(Short web captions)

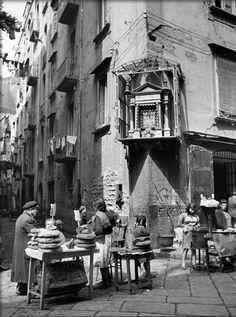 Alfred Eisenstaedt - Market in Slums of Naples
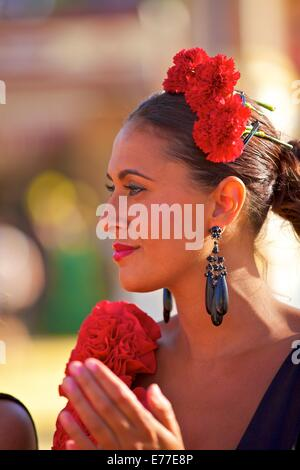 Flamenco-Tänzerin in Tracht, jährliche Pferdemesse, Jerez De La Frontera, Provinz Cadiz, Andalusien, Spanien - Stockfoto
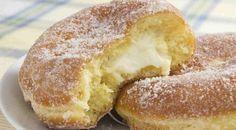 Aprenda uma deliciosa receita de Donuts recheados, que podem ser tanto salgados quanto doces. É uma sobremesa cremosa que chega a dar água na boca. Confira o modo de preparo. Veja também: Recheios para bolo Receita do Buttercream Receita de Glacê Real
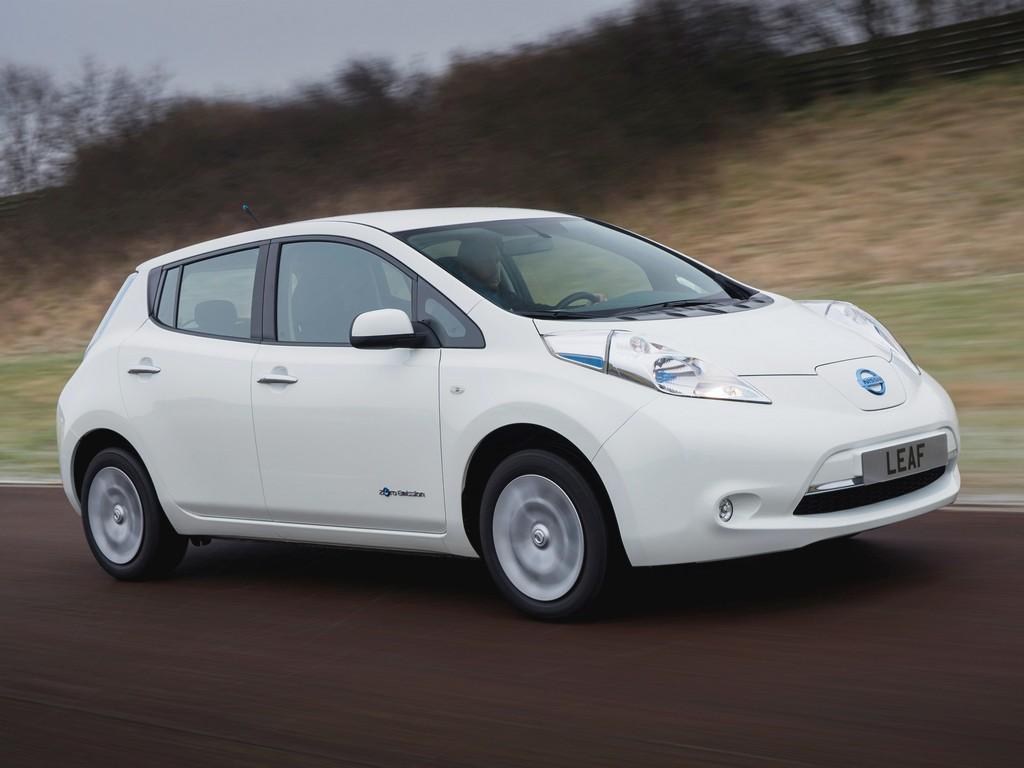 Видео с Nissan Leaf.  Фото.  Нов…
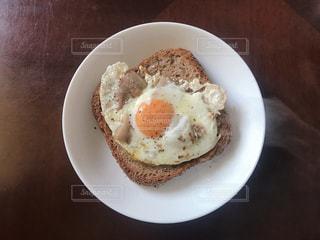 皿の上のパンの写真・画像素材[1852122]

* [Task directions]: Hand back the data above exactly, leaving out all pictures.

* [Result of the exercise]:
 Alfred Eisenstaedt - Market in Slums of Naples
 Flamenco-Tänzerin in Tracht, jährliche Pferdemesse, Jerez De La Frontera, Provinz Cadiz, Andalusien, Spanien - Stockfoto
 Aprenda uma deliciosa receita de Donuts recheados, que podem ser tanto salgados quanto doces. É uma sobremesa cremosa que chega a dar água na boca. Confira o modo de preparo. Veja também: Recheios para bolo Receita do Buttercream Receita de Glacê Real
 Видео с Nissan Leaf.  Фото.  Нов…
 皿の上のパンの写真・画像素材[1852122]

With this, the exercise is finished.